17th October 2007
Eiosis has announced E²Deesser, the first in the series of Eiosis' new E²Processors. It is expected to be released in November, 2007.
E²Deesser features Eiosis' patented, exclusive, processing structure and algorithm to bring you a new approach to de-essing. It allows the independent processing of sibilants inside vocal tracks in an extremely easy to use and efficient manner. It aims to be the ultimate de-essing tool for post production, broadcast, cinema, and vocal recordings.
A new approach to de-essing
A de-esser is usually a simplified multi/single band compressor driven by a filtered side chain. With the E²Deesser, the detection process is completely independent from the processing, offering unprecedented flexibility in controlling and adjusting the amount of sibilance in your recording. You may combine wide band reduction with narrow band or low pass sibilant reduction, or even reduce a certain frequency range while boosting the sibilants' global volume. And there's more: you can add some sparkle to the voiced parts without touching the sibilants...
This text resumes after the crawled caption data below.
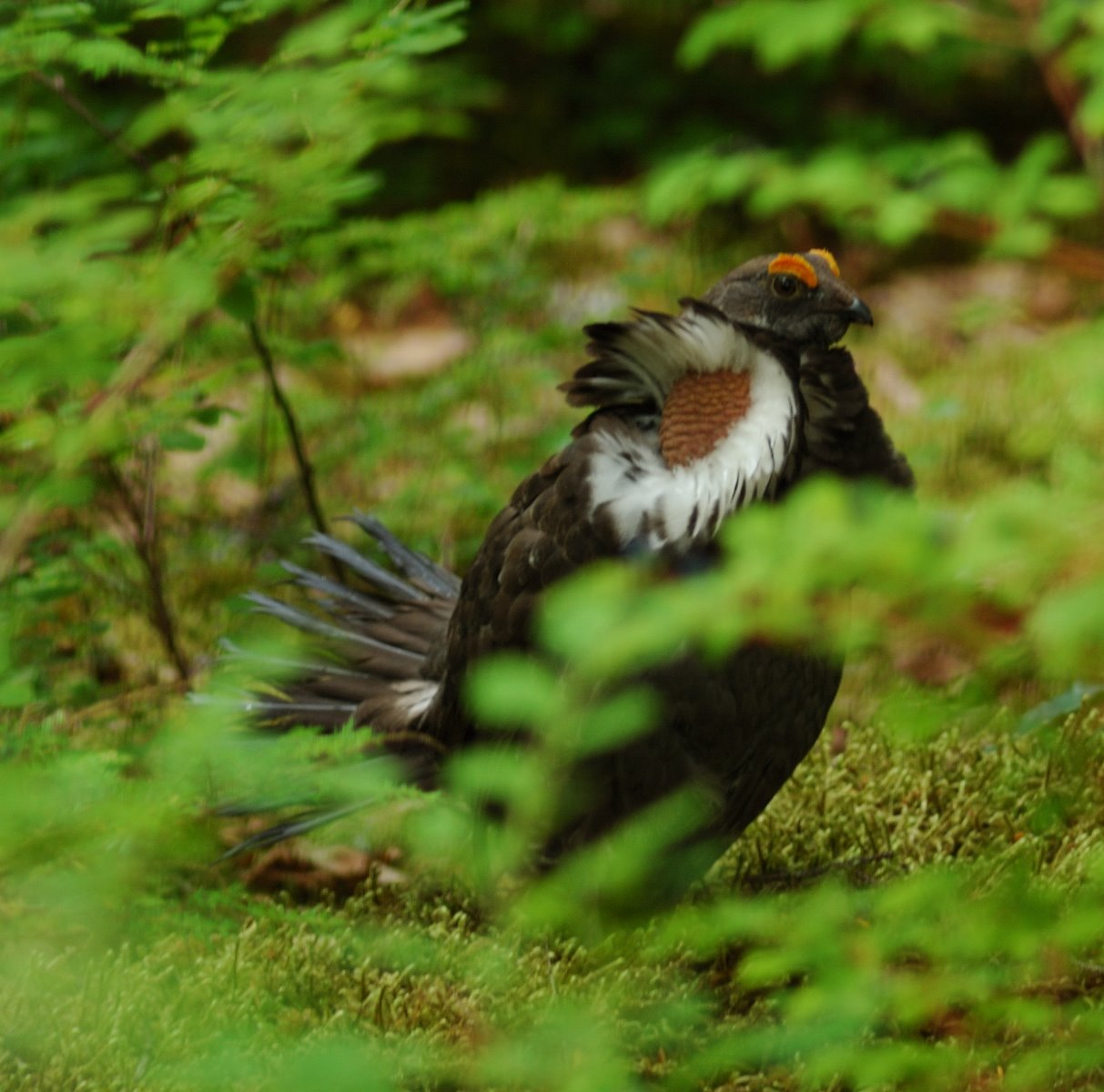 Blue Grouse hooter at Bartlett Cove.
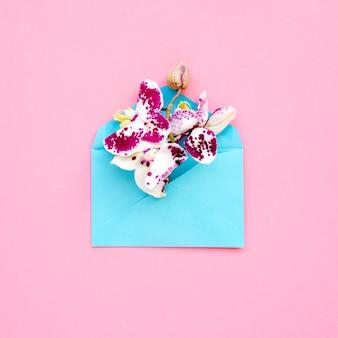 Belles orchidées dans l'enveloppe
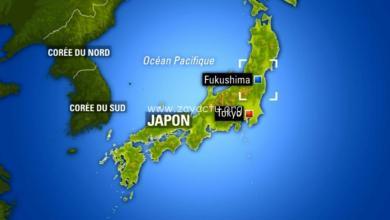 Photo of Un puissant séisme de magnitude 7.3 a touché le Japon. Une alerte au tsunami déclenchée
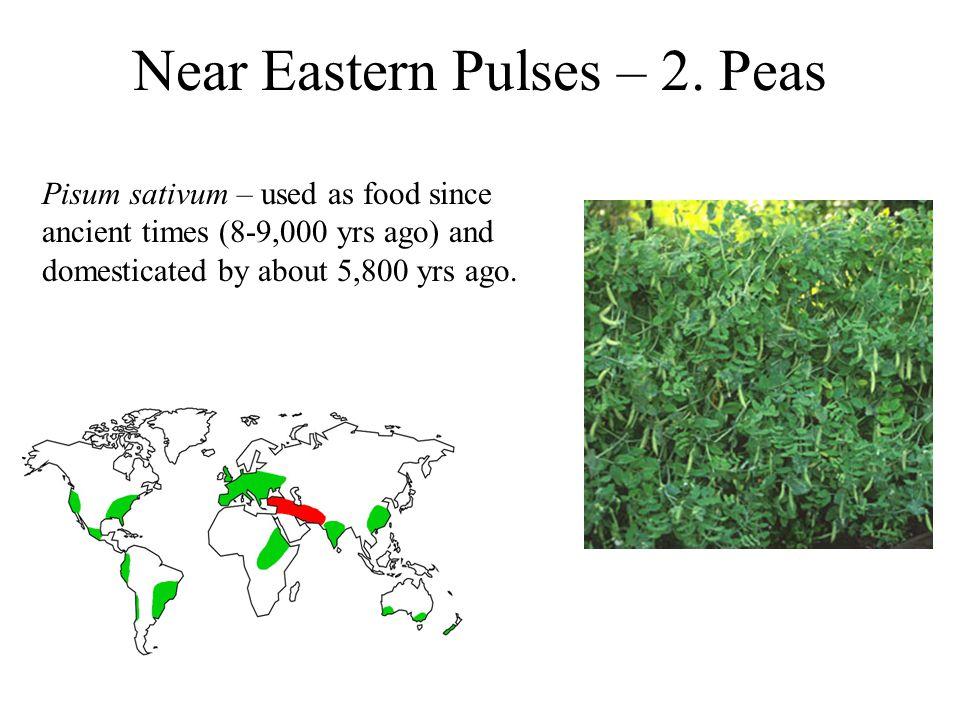 Near Eastern Pulses – 2.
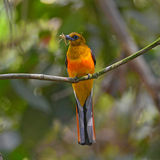 Orange-breasted Trogon bird Royalty Free Stock Photography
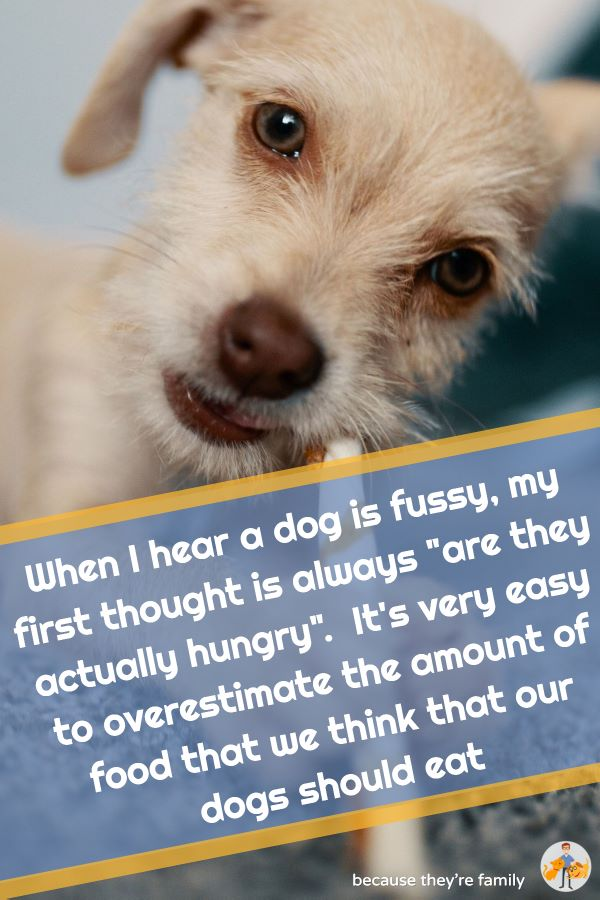 """when i hear a dog is fussy, my first thought is always """"are they actually hungry?"""". It's very easy to overestimate the amount of food that we think our dogs should eat"""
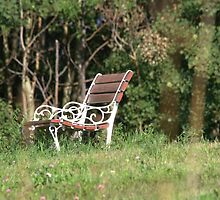 Viewing Spot by Kathi Arnell
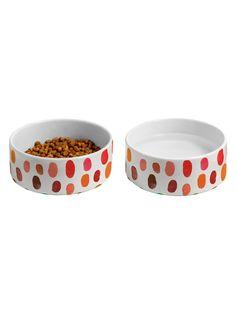 DENY Designs Fava 2 Pet Bowls (Set of 2)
Be creative with the E²Deesser
The E²Deesser is an extremely versatile tool. You can use it on bass, drums, loops, a solo instrument, or even over an entire mix. You can use it as a dynamic EQ, as a mastering high frequency limiter or as an exciter to sprinkle just a touch of 'fairy dust'. For example, a slap bass track may need a low pass on pulled string notes and a slight presence boost on thumb notes, while a particular mix might benefit from some softening in the higher frequencies, without modifying the overall spectral balance.
The last but certainly not the least…
Perhaps the E²Deesser's versatility and power can be best demonstrated by this feature: you can set up two identical tracks with the E²Deesser on each, with the same settings, and process the sibilant and the voiced parts completely independently. You just have to activate the 'Listen' switches for the sibilant and voiced section for each track.
E²Deesser is expected to be released in November, 2007 for Windows and Mac OS X in AU and RTAS formats with pricing to be announced (and VST to follow).